Experts Call for Independent Audits as AI Safety Standards Remain Undefined

Pontos principais

  • Michael Kreps warns AI safety testing could become politicized without clear standards.
  • Microsoft, CAISI and NIST plan to develop adversarial assessment methods on the fly.
  • Cornell professor Gregory Falco advocates for an independent, IRS‑style AI audit system.
  • Falco argues the federal government lacks the technical capacity for direct AI evaluation.
  • An external audit framework could impose penalties, driving firms to strengthen internal testing.
  • Critics fear political manipulation of AI outputs could erode public trust.
  • Independent audits may help smaller AI developers meet safety benchmarks.
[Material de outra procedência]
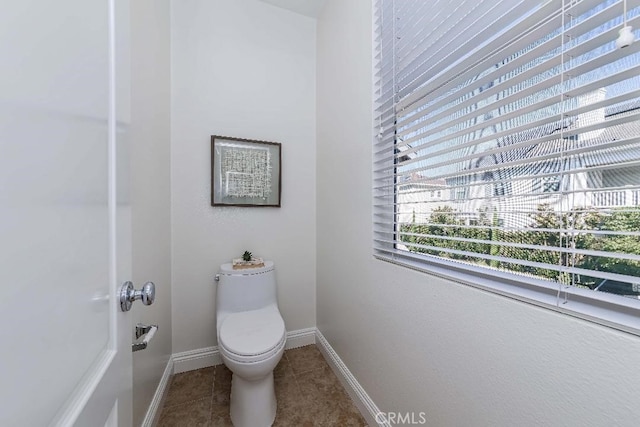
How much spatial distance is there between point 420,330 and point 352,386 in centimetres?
73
Líderes da indústria e acadêmicos alertam que, sem padrões claros, os testes de segurança de IA podem se tornar uma ferramenta política. A Microsoft, o Instituto Nacional de Padrões e Tecnologia (NIST) e a Iniciativa de Segurança de IA (CAISI) planejam desenvolver métodos de teste de forma improvisada, mas críticos argumentam que apenas um sistema de auditoria independente pode prevenir a interferência governamental e garantir a responsabilidade. O professor Gregory Falco, da Universidade Cornell, propõe um regime de auditoria rigorosamente aplicado, semelhante ao da Receita Federal, instando as empresas a adotarem verificações de segurança internas antes do lançamento.
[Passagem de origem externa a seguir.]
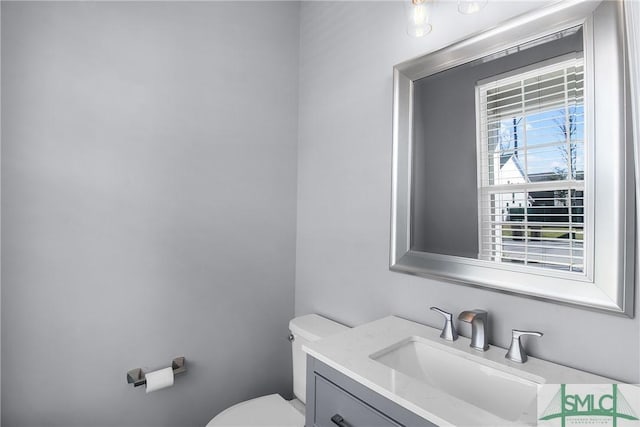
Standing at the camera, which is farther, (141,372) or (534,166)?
(141,372)

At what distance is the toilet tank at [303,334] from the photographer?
1.47 metres

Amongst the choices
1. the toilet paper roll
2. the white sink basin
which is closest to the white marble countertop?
the white sink basin

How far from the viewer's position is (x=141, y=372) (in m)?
1.36

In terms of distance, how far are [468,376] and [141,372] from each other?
1261mm

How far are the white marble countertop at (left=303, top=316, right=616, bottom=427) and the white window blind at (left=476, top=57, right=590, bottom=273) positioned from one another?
0.28 metres

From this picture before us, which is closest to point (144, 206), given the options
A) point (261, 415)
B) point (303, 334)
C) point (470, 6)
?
point (303, 334)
Washington enfrenta um dilema crescente: como proteger os sistemas de inteligência artificial sem transformar a fiscalização em um exercício partidário. "Sem definir padrões, o processo pode ser politizado", alertou Michael Kreps, um analista de políticas sênior, sublinhando o risco de que "quemever detém o poder pode moldar como a verificação funciona". Tanto a administração Biden quanto a administração Trump ainda não elaboraram um caminho claro para evitar esse resultado.

Em resposta, a Microsoft anunciou uma parceria com a Iniciativa de Segurança de IA (CAISI) e o Instituto Nacional de Padrões e Tecnologia (NIST) para melhorar as metodologias para avaliações adversárias. O gigante da tecnologia comparou a iniciativa ao teste de airbags, cintos de segurança e freios, descrevendo-a como uma forma de investigar "comportamentos inesperados, caminhos de mau uso e modos de falha" em modelos de IA. A colaboração sugere uma abordagem rápida e prática para o desenvolvimento de padrões, mas deixa muitas perguntas sem resposta.

Gregory Falco, professor assistente de engenharia mecânica e aeroespacial da Universidade Cornell, argumenta que uma solução mais robusta existe. "A fiscalização governamental de IA não pode simplesmente significar revisão política de saídas de modelo, nem deve se tornar um mecanismo para decidir se um modelo diz coisas favoráveis ou desfavoráveis sobre um presidente ou administração", disse ele. Falco propõe um quadro de auditoria independente que operaria fora do controle político direto.

Ele imagina um sistema em que as empresas de IA sabem que seus modelos podem ser examinados a qualquer momento, criando "consequências reais para implantações temerárias". Ao emprestar conceitos da Receita Federal, Falco sugere que os auditores podem impor penalidades que obriguem as empresas a fortalecer os testes de segurança internos antes de lançar produtos ao público. "Isso parece ser o único caminho viável", acrescentou, observando que o governo federal carece da expertise técnica e da visão diária necessária para avaliar diretamente sistemas de IA complexos.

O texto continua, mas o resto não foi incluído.